Time for backyard chickens in Detroit Lakes?

Nina Kleinschmidt believes that what Detroit Lakes needs is a few good chickens

Mrs. Clucker Nutter, one of the chickens belonging to Erin Mayer, is seen in the backyard of Mayer's Fargo, N.D., in this 2015 file photo. While Fargo and several cities in Minnesota allow chickens to be kept in city limits, Detroit Lakes is not one of them. DL resident Nina Kleinschmidt aims to change that with a petition she is circulating. (Rick Abbott / Forum News Service)

Mrs. Clucker Nutter, one of the chickens belonging to Erin Mayer, is seen in the backyard of Mayer's Fargo, N.D., in this 2015 file photo. While Fargo and several cities in Minnesota allow chickens to be kept in city limits, Detroit Lakes is not one of them. DL resident Nina Kleinschmidt aims to change that with a petition she is circulating. (Rick Abbott / Forum News Service)
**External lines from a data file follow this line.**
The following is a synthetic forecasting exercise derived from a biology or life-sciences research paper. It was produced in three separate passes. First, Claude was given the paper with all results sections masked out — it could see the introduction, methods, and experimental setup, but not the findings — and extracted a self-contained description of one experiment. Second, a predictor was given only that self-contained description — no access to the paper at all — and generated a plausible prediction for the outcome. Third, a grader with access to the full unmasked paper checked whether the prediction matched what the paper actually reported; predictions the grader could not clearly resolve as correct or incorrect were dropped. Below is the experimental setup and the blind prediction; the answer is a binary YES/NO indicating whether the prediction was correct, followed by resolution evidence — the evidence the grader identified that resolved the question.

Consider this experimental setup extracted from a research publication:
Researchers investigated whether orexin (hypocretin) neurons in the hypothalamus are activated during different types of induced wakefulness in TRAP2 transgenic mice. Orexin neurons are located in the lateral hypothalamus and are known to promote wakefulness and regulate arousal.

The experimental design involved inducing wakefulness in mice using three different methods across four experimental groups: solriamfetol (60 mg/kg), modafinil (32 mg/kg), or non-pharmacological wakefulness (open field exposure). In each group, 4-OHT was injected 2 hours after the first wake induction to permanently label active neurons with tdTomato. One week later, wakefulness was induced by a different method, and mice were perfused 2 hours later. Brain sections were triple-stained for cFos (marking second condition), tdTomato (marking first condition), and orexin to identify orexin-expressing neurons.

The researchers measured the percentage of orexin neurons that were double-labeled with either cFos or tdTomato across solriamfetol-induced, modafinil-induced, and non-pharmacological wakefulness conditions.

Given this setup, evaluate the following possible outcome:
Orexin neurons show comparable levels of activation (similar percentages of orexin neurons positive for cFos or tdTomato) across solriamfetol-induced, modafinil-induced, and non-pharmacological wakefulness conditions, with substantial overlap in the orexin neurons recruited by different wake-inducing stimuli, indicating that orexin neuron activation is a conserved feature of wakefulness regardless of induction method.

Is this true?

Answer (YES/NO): YES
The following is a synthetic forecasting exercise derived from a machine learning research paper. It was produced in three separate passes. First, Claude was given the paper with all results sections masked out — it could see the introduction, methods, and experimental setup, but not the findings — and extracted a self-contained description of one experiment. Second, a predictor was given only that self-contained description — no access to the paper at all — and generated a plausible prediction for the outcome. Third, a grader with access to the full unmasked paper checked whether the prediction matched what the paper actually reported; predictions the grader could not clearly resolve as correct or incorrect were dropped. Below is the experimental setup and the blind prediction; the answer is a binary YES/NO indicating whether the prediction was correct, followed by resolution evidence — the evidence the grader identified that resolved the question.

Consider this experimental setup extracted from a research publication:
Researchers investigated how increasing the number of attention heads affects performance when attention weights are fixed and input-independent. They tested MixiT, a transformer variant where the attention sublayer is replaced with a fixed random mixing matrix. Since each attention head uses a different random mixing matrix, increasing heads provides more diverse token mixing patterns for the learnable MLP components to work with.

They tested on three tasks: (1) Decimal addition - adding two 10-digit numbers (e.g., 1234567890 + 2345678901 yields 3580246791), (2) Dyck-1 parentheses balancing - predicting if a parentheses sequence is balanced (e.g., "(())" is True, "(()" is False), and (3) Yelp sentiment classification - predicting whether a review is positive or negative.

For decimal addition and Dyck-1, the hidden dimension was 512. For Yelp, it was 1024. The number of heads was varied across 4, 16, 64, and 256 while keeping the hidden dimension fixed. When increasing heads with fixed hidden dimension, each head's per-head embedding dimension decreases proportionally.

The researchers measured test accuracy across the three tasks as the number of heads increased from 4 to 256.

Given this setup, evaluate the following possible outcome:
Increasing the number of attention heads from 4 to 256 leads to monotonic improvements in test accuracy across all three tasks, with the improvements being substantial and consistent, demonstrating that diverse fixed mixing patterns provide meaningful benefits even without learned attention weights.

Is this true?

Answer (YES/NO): NO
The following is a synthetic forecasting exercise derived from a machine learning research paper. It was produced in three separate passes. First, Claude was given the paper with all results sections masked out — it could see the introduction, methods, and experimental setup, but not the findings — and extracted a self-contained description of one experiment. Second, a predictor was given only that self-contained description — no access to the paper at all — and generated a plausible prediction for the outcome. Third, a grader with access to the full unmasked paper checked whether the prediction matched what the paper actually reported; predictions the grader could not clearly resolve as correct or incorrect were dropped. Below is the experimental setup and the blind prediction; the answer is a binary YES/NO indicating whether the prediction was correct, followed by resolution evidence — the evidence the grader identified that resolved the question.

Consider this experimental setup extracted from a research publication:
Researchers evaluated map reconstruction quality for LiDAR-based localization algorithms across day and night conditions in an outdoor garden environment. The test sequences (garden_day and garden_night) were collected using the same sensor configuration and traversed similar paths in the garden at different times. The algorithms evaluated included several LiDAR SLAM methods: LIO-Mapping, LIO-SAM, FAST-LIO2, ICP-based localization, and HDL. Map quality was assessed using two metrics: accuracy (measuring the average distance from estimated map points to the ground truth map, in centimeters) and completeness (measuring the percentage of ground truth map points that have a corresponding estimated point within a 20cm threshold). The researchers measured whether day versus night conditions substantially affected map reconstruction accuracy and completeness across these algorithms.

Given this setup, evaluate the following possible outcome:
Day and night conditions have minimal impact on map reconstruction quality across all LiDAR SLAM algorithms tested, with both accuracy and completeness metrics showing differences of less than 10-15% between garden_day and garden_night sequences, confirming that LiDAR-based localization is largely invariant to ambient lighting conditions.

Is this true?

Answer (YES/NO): YES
"Chickens have personalities, they are able to remember people," Kleinschmidt said in an email interview. "They can recognize over 100 different faces of humans and animals. They also have their own language with about 30 distinct vocalizations. If you ask a chicken owner if their laying hens are pets or for eggs, most of them will say both: They get both eggs and companions out of them."

Chickens are considered livestock and are not allowed to be kept in city limits, but Kleinschmidt aims to scramble up that status quo. She says she has collected nearly 100 signatures in an online petition circulated in hopes of getting the city council to go along with her plan: Up to four hens per household would be allowed within city limits, with restrictions that include no roosters (they're too loud, and hens can lay eggs without them), no butchering (too messy) and no selling.

An annual permit would be required, and chicken coops would have to be well-maintained, not visible from the street, and at least 10 feet away from lot lines.

Over the past few years, there has been some squawking over the urban chicken ban in DL.

"We have had a couple requests for the city to change the ordinance," said Detroit Lakes City Administrator Kelcey Klemm.

But there's a pecking order to these things, and those requests didn't fly with the relevant city committee, so the full city council never received a pro-chicken recommendation.

"Those opposed to backyard chickens are concerned about odors, noises, diseases, that kind of thing," Klemm said. "Some cities allow them and have no problems, and other cities have allowed it and had problems," he said.